━━━ Document extract
MRI of Endometriosis

Endometriosis MR

Morphologic Subtypes of Endometriosis

Superficial Endometriosis Implants (SIE)

  • <5 mm of peritoneal invasion
  • MRI appearance:
    • T1 hyperintense foci on peritoneal/serosal surfaces without T2 correlate
    • SIE disease burden underestimated by MRI

Superficial Endometriosis Implants:
Superficial Endometriosis Implants T1 Sagittal
T1 Sagittal

 

Deep Infiltrating Endometriosis (DIE)
━━━━━━
[Prompt 1]: According to the endometriosis MRI outline, how much peritoneal invasion do superficial endometriosis implants have?
[Prompt 2]: Extend the endometriosis MRI outline from its final heading onward.
━━━ Input data
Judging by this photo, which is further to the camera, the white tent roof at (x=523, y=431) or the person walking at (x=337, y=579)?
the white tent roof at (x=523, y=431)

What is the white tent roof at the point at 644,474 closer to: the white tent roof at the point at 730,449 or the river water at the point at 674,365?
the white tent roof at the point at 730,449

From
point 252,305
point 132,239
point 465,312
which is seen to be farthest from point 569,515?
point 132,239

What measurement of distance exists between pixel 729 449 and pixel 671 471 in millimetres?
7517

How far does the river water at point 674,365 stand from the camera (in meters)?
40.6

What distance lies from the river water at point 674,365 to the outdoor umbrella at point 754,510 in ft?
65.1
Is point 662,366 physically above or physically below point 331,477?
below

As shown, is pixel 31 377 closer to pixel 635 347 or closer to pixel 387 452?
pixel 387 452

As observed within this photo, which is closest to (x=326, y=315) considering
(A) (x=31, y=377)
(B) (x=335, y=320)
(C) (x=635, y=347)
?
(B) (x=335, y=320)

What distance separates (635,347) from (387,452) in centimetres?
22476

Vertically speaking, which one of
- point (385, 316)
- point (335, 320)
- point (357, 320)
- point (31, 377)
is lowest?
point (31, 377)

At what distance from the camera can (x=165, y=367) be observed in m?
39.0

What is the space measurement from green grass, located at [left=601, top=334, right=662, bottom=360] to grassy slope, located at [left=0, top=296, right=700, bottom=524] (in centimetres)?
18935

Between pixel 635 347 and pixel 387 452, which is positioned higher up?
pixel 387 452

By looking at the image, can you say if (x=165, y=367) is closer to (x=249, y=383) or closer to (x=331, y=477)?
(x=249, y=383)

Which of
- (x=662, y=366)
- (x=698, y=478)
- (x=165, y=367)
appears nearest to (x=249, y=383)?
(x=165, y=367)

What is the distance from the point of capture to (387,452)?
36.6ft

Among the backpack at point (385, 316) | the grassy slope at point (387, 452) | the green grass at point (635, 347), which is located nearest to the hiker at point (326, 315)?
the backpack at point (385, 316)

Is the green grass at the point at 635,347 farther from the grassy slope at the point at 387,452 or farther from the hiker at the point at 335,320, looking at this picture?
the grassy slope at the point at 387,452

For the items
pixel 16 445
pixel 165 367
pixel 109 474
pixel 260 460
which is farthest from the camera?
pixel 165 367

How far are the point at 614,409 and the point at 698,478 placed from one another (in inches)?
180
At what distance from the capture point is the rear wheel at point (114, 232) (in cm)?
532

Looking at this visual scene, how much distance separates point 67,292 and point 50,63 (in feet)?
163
━━━━━━
[Exercise result 1]: Less than 5 mm.

[Exercise result 2]:
  • >5 mm of peritoneal invasion
  • Two morphologic subtypes, often seen in

(1) Active glandular morphology

  • Hemorrhagic glandular +/- cystic tissue predominates
  • MRI appearance:
    • T1 hyperintense/T2 hypointense hemorrhagic glandular tissue +/- T1 hypointense/T2 hyperintense cysts  
Active Glandular Deep Infiltrating Endometriosis:
Active Glandular Deep Infiltrating Endometriosis T2 Axial
T2 Axial
Active Glandular Deep Infiltrating Endometriosis T1Axial
T1 Axial

(2) Chronic stromal fibrotic morphology

  • Smooth muscle hypertrophy and fibrosis predominates
  • MRI appearance:
    • T1 hypointense/T2 hypointense, linear or stellate shapes
    • May cause tethering or obliteration of spaces (fibrotic scarring across a peritoneal or retroperitoneal space bringing adjacent organs into fixed contact with one another)

Chronic Stromal Fibrotic Deep Infiltrating Endometriosis:
Chronic Stromal Fibrotic Deep Infiltrating Endometriosis
T2 Aixal

 

Endometriomas

  • Thick walled ovarian or paraovarian cysts containing blood of varying age
  • Most common manifestation of endometriosis
  • MRI appearance:
    • Homogenously T1 hyperintense / Heterogeneously T2 hypointense (T2 shading)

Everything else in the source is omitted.